Another mitigation would be to return a 403 http status code, or similar, and arrange for your webserver to block requests receiving a lot of 403 errors. Additionally, limiting the IP addresses allowed to post to your webhook would make this attack near impossible. Obviously if you limit the IPs able to post to your webhook, the 403 status code and IP blocking aren’t going to be useful and could be risky (as they could result in a legitimate webhook source IP being blocked).

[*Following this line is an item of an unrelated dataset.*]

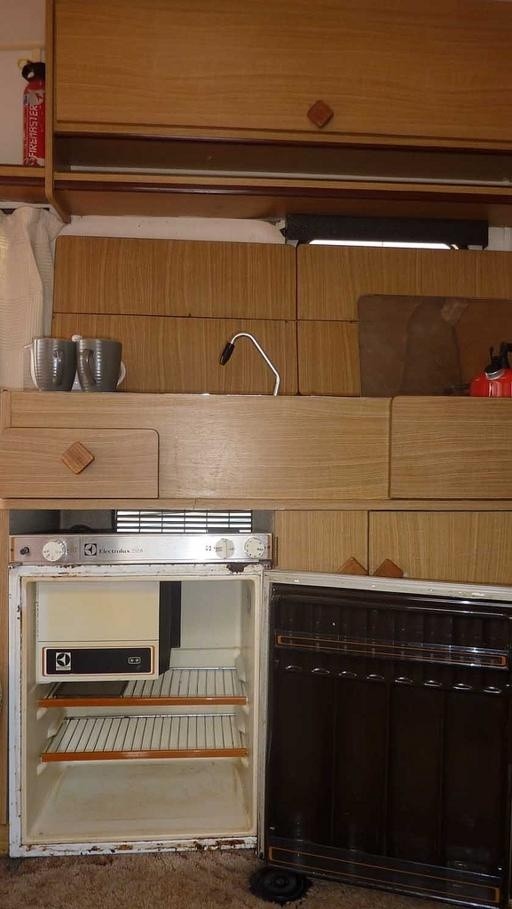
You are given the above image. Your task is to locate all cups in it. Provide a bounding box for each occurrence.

This stuff gets complicated and is always difficult to do right. The key in security mitigation is defence-in-depth - that is, do you have several mechanisms that detect exploit attempts? It’s easy enough to bypass one layer, harder to bypass two, and generally almost impossible to bypass 3 layers. The layers here would be:

  1. non-obvious webhook file name; ensure directory listings can’t be remotely sourced by creating an index.html file/disabling using webserver config. Remember the webhook name isn’t public.
  2. verifying Square signature on incoming POSTs
  3. 403 status code - makes it easy to track failures in logfiles if needed
  4. restricting webhook access to known Square IPs
  5. reporting/limiting verification failures (if not restricting by IP)
  6. solid checks on all data received by webhook - probably best not to even access incoming POST data unless verification is successful

Overall, I’d question putting too much engineering effort into this. If something important gets done as a result of webhook hits, you might use an API call to verify stuff - for instance, Get payment to verify the transaction exists, was successful, and was for the amount given, and send sme sort of alert if any of those aspects fails to validate.